Monday, May 2, 2016

Tagged Under: , ,

Commentary: Visuals and Listening Comprehension

In a recent issue of Language Testing, Batty (2015) explores the long-standing question of video-based vs. strictly audio material to test listening comprehension. Is a test where the speakers can be seen on a screen easier than a test where only the voices are heard? As always, I find the literature review almost more interesting and insightful than that the “present study” itself. For one, it saves me the time of researching and reviewing the literature. I also find it interesting to see the author’s take on all of these findings.

In this particular article, after he discourses on the difficulties of defining and measuring the construct of listening, he turns his focus to the role of visual aids and nonverbal communication. He notes that apparently, “70% of the meaning in a social situation is encoded in the visual…channel” (p. 5). Like other researchers I have read, he argues, “Listening rarely occurs ‘in the dark’. For sighted people, in virtually all situations and circumstances, listeners can see those speaking to them” (p. 5). Subsequently, he does admit that telephone conversations and podcasts are exceptions.

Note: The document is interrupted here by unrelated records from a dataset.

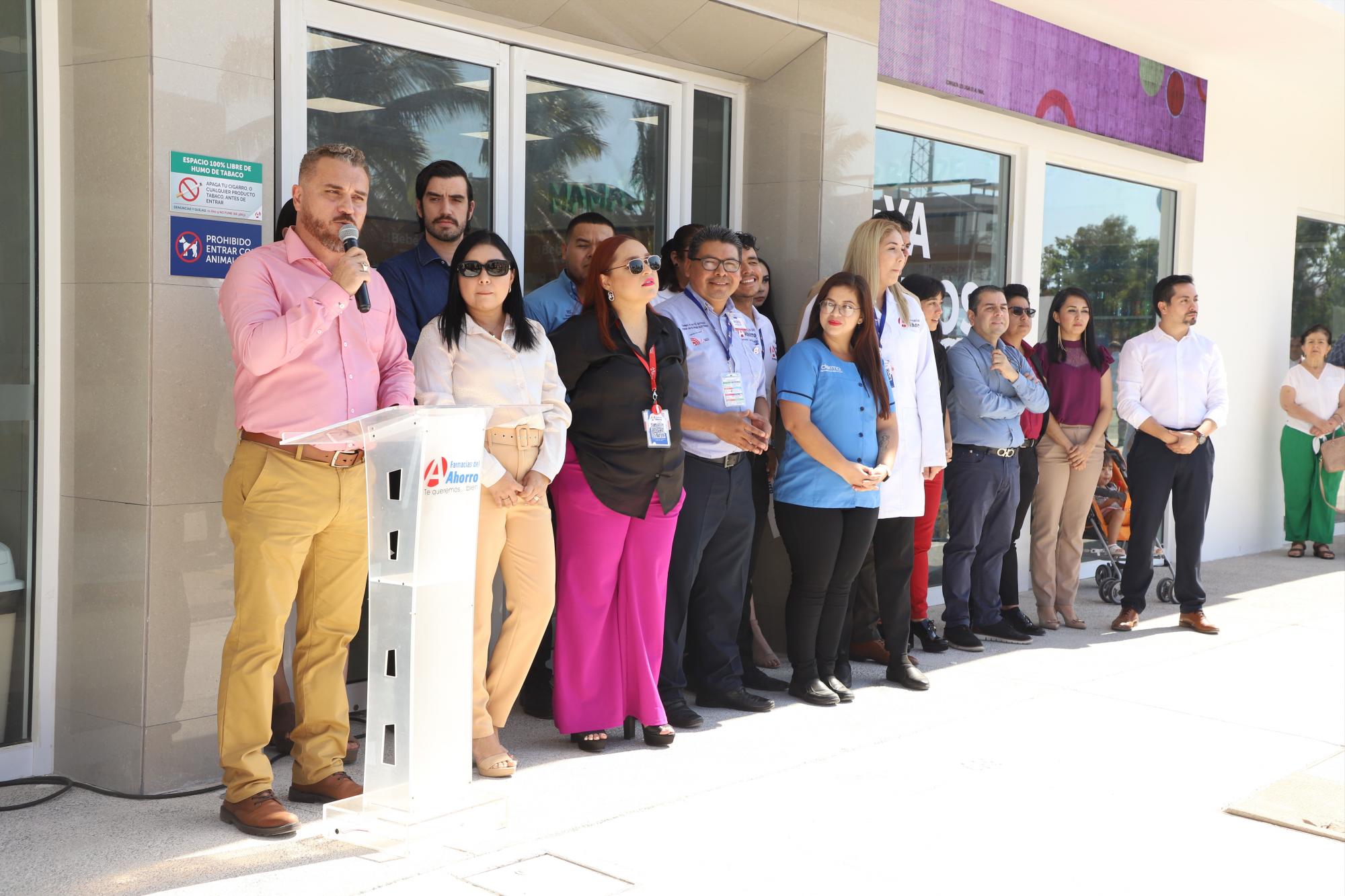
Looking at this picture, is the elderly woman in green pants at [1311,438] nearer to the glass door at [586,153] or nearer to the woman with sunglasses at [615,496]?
the glass door at [586,153]

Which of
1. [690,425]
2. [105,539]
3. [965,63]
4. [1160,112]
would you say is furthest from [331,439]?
[1160,112]

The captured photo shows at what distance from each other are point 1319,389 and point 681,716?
7.83 m

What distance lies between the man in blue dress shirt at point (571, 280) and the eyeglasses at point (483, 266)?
79cm

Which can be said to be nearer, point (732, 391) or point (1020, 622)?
point (732, 391)

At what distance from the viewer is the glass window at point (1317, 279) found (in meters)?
Result: 11.3

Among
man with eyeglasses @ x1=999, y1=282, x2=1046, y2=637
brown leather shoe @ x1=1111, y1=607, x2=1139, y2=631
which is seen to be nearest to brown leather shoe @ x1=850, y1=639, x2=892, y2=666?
man with eyeglasses @ x1=999, y1=282, x2=1046, y2=637

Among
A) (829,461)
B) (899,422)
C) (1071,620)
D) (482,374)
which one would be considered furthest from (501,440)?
(1071,620)

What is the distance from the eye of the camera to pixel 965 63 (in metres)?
7.59

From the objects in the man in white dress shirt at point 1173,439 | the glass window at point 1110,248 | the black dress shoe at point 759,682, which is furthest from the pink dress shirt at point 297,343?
the glass window at point 1110,248

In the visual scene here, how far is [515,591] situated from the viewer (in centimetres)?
440

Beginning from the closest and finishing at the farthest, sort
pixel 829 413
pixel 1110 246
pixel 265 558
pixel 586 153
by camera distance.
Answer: pixel 265 558 → pixel 829 413 → pixel 586 153 → pixel 1110 246

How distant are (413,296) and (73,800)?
1997mm

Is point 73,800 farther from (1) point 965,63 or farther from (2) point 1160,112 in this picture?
(2) point 1160,112

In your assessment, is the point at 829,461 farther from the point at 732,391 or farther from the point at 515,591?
the point at 515,591
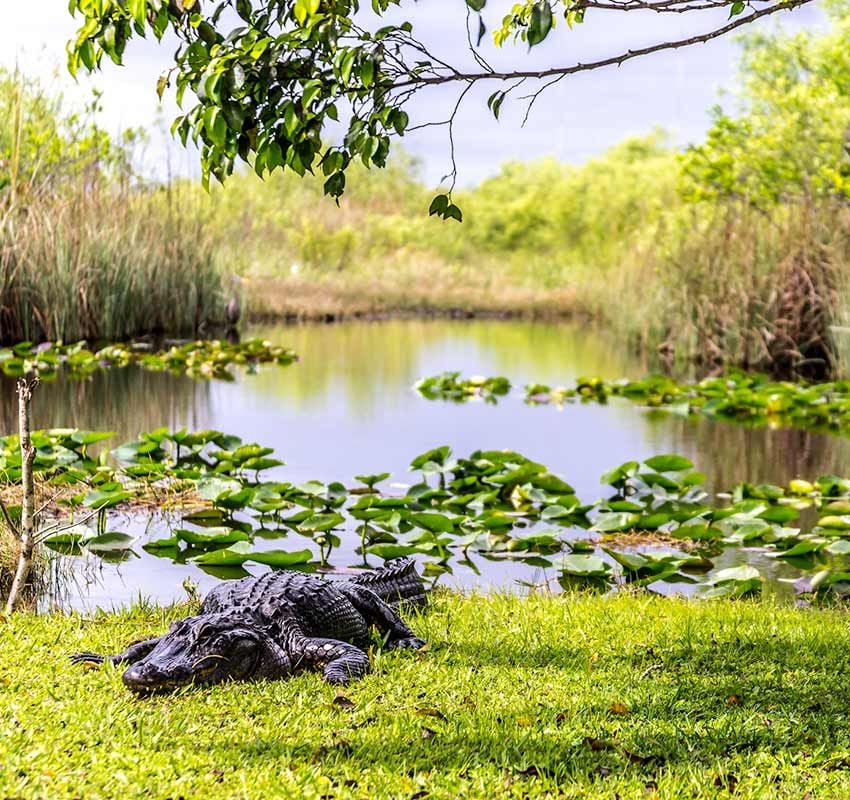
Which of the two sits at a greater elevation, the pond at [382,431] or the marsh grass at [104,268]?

This has led me to reflect on the various media that I listen to in my own life, as well as the degree to which I use nonverbal communication to ascertain meaning. I am not sure that I agree with the conclusion that nearly all listening happens face-to-face. In my personal life, I spend a lot of time talking on the phone to family and friends who are far away. Indeed technology has influenced my communication style with the added formats of online chatting, email, and text. But honestly, one of my favorite apps is Voxer, which allows me to send short audio messages (like texts). Thus, a lot of my day-to-day communication with family happens through listening to these short clips of my nieces and nephews telling me what they are playing, etc. (I have found this to be a more effective way to keep in touch than Apple’s Facetime or Skype, where I watch dizzying videos of the room twirling around me as my three-year-old niece dances and temporarily forgets that we are even having a conversation.) In addition to the audio-only phone conversations, I also spend a lot of time listening to news radio, audiobooks, lectures, and podcasts in my car and as I exercise. And, going back to my college days, I remember the experience of countless lectures in huge auditoriums (where I could barely see the professor, let alone watch his body language) where I sat eagerly scribbling notes. As I watch the students in my ESL listening class, they are doing the same thing. Talking head or no, they have their noses in the paper, eagerly trying to answer the questions. Or, even when there are no questions, they are not necessarily focused on the screen.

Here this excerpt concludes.